Reflecting on the process to create Isis and Osiris, Lomax says: "Musically, I'm inspired by such drummers as Elvin Jones, Max Roach, Michael Carvin and Ed Blackwell, as well as composers Ellington, Monk and Mingus - and Bartók and Ravel, Bill Banfield and Hannibal Lokumbe. Eddie and I worked together in much the same way as did Duke and Strayhorn. But I also used improvisation as a tool to connect the themes as Coltrane did in A Love Supreme. Eddie and Dean are musicians who believe in the power of music to make profound statements. We've been performing together for more than a decade now, and I can't think of more sympathetic artists I could be working with, musically or spiritually."

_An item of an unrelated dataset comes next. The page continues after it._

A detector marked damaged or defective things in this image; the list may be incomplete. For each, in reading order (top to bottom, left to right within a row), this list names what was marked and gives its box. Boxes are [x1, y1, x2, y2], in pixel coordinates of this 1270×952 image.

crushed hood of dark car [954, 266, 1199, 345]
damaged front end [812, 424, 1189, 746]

Lomax's father, Dr. Mark A. "Ogunwale" Lomax, wrote an evocative liner note for Isis and Osiris, elucidating some of the mythic fables of Africa that his son and his bandmates drew on for the album's inspiration. He concludes: "The chaos in the Kemetic divine community was brought on by jealousy, hatred, conspiracy and murder, but it was defeated by love. Love is the power that overcomes negativity and violence as ultimate realities. Love is also what allows Lomax, Bayard and Hulett to conjure the spirits of the ancestors. The drums roar and cymbals crash, resonating and putting us on a firm rhythmic foundation. The voice of the bass vibrates in frequencies deep and wide, so as to settle the soul. And the saxophone soars and laments, petitions and praises so that we are swept to heights where memory marries imagination and finds new vision."

Reflecting on the conflict and violence that seem to dominate the headlines, Lomax says: "Albert Ayler said, 'Music is the healing power of the universe.' That's true in that love is what can heal the world, and music is a loving art."

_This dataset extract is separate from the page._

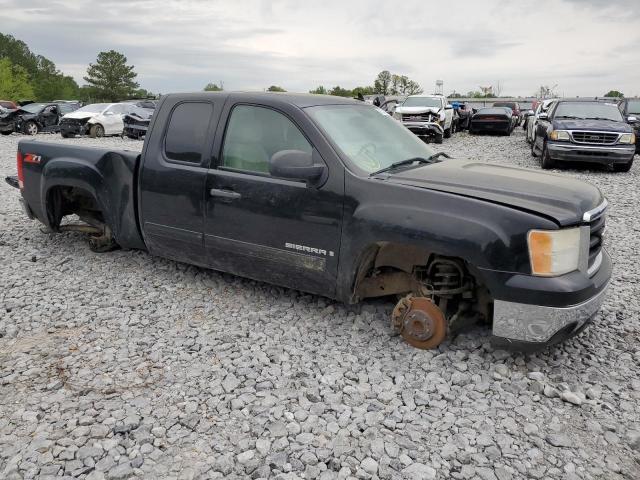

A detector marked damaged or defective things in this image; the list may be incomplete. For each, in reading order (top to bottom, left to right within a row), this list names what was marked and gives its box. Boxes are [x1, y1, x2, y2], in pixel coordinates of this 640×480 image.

As a drummer, Mark Lomax has led his own groups and has been featured as a member of the Marlon Jordan Quintet, Delfeayo Marsalis Sextet, Ellis Marsalis Quintet and Azar Lawrence/Edwin Bayard Quintet. He has also performed with jazz legend Clark Terry, as well as saxophonists Billy Harper, Bennie Maupin, Victor Goines and Wessel "Warm Daddy" Anderson. Lomax has also toured with many local and regional bands playing a wide variety of styles, from folk, blues and rock to funk, gospel, R&B and hip-hop. As a composer, he has written jazz, gospel and classical works, and his orchestral arrangements of gospel songs have been played by the Nashville Symphony Orchestra and National Symphony Orchestra, as well as the Czech National Symphony. He has produced eight recordings for his BMR label that range from traditional and more avant-garde jazz to gospel music for children. Lomax recently completed a Doctor of Music Arts in composition at Ohio State University.